**PROVIDED TEXT:**
►
The common types of polarizers are linear polarizers and circular polarizers. Polarizers can also be made for other types of electromagnetic waves besides visible light, such as radio waves, microwaves, and X-rays.

== Linear polarizers ==
Linear polarizers can be divided into two general categories: absorptive polarizers, where the unwanted polarization states are absorbed by the device, and beam-splitting polarizers, where the unpolarized beam is split into two beams with opposite polarization states. Polarizers which maintain the same axes of polarization with varying angles of incidence are often called Cartesian polarizers, since the polarization vectors can be described with simple Cartesian coordinates (for example, horizontal vs. vertical) independent from the orientation of the polarizer surface. When the two polarization states are relative to the direction of a surface (usually found with Fresnel reflection), they are usually termed s and p. This distinction between Cartesian and s–p polarization can be negligible in many cases, but it becomes significant for achieving high contrast and with wide angular spreads of the incident light.

=== Absorptive polarizers ===
Certain crystals, due to the effects described by crystal optics, show dichroism, preferential absorption of light which is polarized in particular directions. They can therefore be used as linear polarizers. The best known crystal of this type is tourmaline. However, this crystal is seldom used as a polarizer, since the dichroic effect is strongly wavelength dependent and the crystal appears coloured. Herapathite is also dichroic, and is not strongly coloured, but is difficult to grow in large crystals.
◄
**REQUEST 1:** Copy the entries below word for word, starting at their first line and going up to and including the line that contains "No blood parasites seen.".

Data records
►
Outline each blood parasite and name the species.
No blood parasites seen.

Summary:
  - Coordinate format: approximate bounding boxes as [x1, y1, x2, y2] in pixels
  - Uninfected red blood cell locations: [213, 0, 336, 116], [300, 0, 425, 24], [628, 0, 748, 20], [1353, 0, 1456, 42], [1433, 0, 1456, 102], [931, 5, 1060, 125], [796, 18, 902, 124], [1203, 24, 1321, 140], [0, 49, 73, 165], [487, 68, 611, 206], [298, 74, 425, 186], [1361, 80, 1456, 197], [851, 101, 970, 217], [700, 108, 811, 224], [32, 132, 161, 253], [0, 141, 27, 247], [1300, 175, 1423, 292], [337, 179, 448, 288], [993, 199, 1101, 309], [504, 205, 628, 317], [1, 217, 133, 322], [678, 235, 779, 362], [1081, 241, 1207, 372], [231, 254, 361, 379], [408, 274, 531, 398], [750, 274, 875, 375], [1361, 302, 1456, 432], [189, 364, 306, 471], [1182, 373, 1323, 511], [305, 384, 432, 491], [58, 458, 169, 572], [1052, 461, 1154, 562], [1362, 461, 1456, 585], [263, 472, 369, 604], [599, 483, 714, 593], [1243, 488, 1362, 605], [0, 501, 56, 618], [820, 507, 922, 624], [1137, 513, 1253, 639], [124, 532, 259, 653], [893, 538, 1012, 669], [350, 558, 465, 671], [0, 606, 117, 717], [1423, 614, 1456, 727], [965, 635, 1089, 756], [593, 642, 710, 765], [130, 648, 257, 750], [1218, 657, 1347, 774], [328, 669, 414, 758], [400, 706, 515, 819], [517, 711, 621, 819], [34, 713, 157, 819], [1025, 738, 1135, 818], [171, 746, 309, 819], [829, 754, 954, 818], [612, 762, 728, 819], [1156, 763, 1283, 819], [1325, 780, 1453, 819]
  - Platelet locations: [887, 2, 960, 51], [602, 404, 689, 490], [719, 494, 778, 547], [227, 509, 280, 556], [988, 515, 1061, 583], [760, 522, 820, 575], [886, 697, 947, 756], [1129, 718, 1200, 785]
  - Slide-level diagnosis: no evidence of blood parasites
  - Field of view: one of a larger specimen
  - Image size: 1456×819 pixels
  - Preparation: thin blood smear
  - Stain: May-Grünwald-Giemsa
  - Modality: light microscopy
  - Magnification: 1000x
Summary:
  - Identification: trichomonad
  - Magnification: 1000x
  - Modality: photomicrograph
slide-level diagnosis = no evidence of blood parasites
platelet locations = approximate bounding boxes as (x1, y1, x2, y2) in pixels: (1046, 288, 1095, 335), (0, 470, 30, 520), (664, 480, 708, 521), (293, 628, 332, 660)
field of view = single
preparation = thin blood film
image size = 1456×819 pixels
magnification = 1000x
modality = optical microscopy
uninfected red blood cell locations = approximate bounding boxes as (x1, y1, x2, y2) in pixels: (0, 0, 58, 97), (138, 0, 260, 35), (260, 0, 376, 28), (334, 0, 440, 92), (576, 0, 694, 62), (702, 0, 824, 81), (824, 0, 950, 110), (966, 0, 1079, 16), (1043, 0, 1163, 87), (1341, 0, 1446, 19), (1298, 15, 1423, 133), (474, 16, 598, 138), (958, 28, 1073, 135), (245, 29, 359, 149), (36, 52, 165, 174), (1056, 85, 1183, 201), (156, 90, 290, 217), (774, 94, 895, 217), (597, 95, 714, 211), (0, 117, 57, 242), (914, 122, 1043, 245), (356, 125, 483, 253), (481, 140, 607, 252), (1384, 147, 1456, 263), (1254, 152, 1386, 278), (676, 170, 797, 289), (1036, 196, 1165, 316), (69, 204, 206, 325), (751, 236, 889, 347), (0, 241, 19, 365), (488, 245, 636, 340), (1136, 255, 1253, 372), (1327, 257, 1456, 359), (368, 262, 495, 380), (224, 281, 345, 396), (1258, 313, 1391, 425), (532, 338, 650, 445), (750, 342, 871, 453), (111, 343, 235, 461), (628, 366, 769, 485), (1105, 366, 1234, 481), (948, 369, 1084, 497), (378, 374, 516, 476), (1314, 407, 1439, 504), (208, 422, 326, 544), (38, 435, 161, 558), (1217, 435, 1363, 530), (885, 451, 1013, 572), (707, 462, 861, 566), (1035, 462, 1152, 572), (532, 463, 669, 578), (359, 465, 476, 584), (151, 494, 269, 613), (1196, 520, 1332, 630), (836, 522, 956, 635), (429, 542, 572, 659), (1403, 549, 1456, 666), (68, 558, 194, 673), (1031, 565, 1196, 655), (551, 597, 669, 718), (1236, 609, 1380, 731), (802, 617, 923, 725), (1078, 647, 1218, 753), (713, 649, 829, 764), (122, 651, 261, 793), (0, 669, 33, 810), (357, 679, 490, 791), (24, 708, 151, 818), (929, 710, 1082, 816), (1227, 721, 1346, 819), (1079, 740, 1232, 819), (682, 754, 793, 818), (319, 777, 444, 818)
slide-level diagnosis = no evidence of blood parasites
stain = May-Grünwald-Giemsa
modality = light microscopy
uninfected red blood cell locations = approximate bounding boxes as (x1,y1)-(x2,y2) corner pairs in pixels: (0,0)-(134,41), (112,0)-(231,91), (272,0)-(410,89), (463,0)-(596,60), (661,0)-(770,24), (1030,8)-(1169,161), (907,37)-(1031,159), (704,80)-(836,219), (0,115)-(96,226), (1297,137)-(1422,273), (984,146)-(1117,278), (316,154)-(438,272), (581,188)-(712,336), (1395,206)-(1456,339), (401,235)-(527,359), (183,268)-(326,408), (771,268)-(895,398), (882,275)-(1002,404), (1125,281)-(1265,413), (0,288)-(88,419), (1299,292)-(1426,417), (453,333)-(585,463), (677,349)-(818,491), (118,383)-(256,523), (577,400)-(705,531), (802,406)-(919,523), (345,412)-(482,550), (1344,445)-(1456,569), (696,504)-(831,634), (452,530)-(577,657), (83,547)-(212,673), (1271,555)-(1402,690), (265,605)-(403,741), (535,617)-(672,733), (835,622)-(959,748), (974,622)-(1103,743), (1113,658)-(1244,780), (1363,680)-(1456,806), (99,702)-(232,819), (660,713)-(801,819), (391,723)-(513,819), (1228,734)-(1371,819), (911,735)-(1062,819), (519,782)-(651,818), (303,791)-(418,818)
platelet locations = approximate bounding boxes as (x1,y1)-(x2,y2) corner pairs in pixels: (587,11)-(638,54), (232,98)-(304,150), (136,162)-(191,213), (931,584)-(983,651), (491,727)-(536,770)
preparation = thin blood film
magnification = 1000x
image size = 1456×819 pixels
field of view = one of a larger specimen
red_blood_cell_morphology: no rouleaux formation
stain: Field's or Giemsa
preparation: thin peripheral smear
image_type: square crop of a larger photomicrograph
◄
**REQUEST 2:** Continue the polarizer passage from where it stops.

**TASK RESULT 1:**
Outline each blood parasite and name the species.
No blood parasites seen.

**TASK RESULT 2:**
A Polaroid polarizing filter functions similarly on an atomic scale to the wire-grid polarizer. It was originally made of microscopic herapathite crystals. Its current H-sheet form is made from polyvinyl alcohol (PVA) plastic with an iodine doping. Stretching of the sheet during manufacture causes the PVA chains to align in one particular direction. Valence electrons from the iodine dopant are able to move linearly along the polymer chains, but not transverse to them. So incident light polarized parallel to the chains is absorbed by the sheet; light polarized perpendicularly to the chains is transmitted. The durability and practicality of Polaroid makes it the most common type of polarizer in use, for example for sunglasses, photographic filters, and liquid crystal displays. It is also much cheaper than other types of polarizer.

A modern type of absorptive polarizer is made of elongated silver nano-particles embedded in thin (≤0.5 mm) glass plates. These polarizers are more durable, and can polarize light much better than plastic Polaroid film, achieving polarization ratios as high as 100,000:1 and absorption of correctly polarized light as low as 1.5%. Such glass polarizers perform best for long-wavelength infrared light, and are widely used in fiber-optic communication.

=== Beam-splitting polarizers ===
Beam-splitting polarizers split the incident beam into two beams of differing linear polarization. For an ideal polarizing beamsplitter these would be fully polarized, with orthogonal polarizations. For many common beam-splitting polarizers, however, only one of the two output beams is fully polarized. The other contains a mixture of polarization states.

Unlike absorptive polarizers, beam splitting polarizers do not need to absorb and dissipate the energy of the rejected polarization state, and so they are more suitable for use with high intensity beams such as laser light. True polarizing beamsplitters are also useful where the two polarization components are to be analyzed or used simultaneously.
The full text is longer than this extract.